One of them was EGPM's landing page, developed in collaboration with my friend and co-worker Lucas in 2019. Created at the time with Vue 2 and recently updated to Vue 3, I thought it was the perfect time to make the move from Vue CLI to Vite - the new default and recommended Vue frontend tooling.
For this project, moving to Vite was a no-brainer: it has everything I needed and in theory, should be blazing fast. You can read about Vite's awesome features such as hot module replacement and building optimizations in their official website.
With a few teaks here and there, in less than an hour I had successfully moved the project to Vite. The benefits were instantaneous for development and for production building.

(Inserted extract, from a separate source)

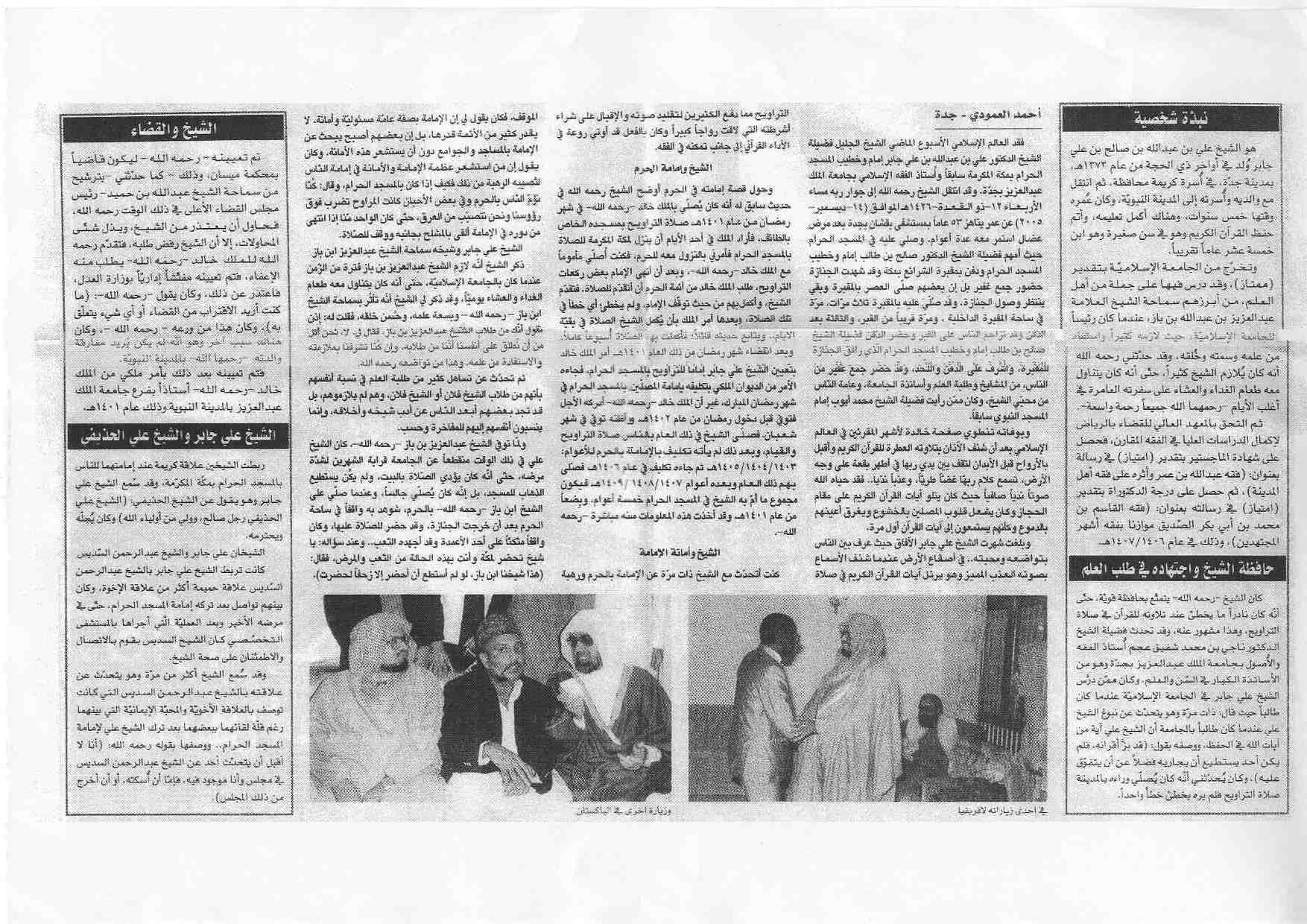 رحيل الشيخ علي جابر 1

For development, the local web server started way faster and the updates on the UI components were seamless. No more page reloading and a few seconds delay after making a change in the codebase. Talking building for production, it was significantly faster as well and the dist folder was way smaller.
Benchmark
Start development server
Vue CLI: 3639ms
Vite: 504ms
Reflect component changes
Vue CLI: a few seconds
Vite: instantaneous
Build for production
Vue CLI: 19.19s
Vite: 5.83s
Production bundle size
Vue CLI: 3.7mb
Vite: 982kb
Vite is framework-agnostic, so you can take their advantages in basically any modern project - including ones using React. It is not a silver bullet, but I really recommend reading Vite's documentation to see if it fits your project needs.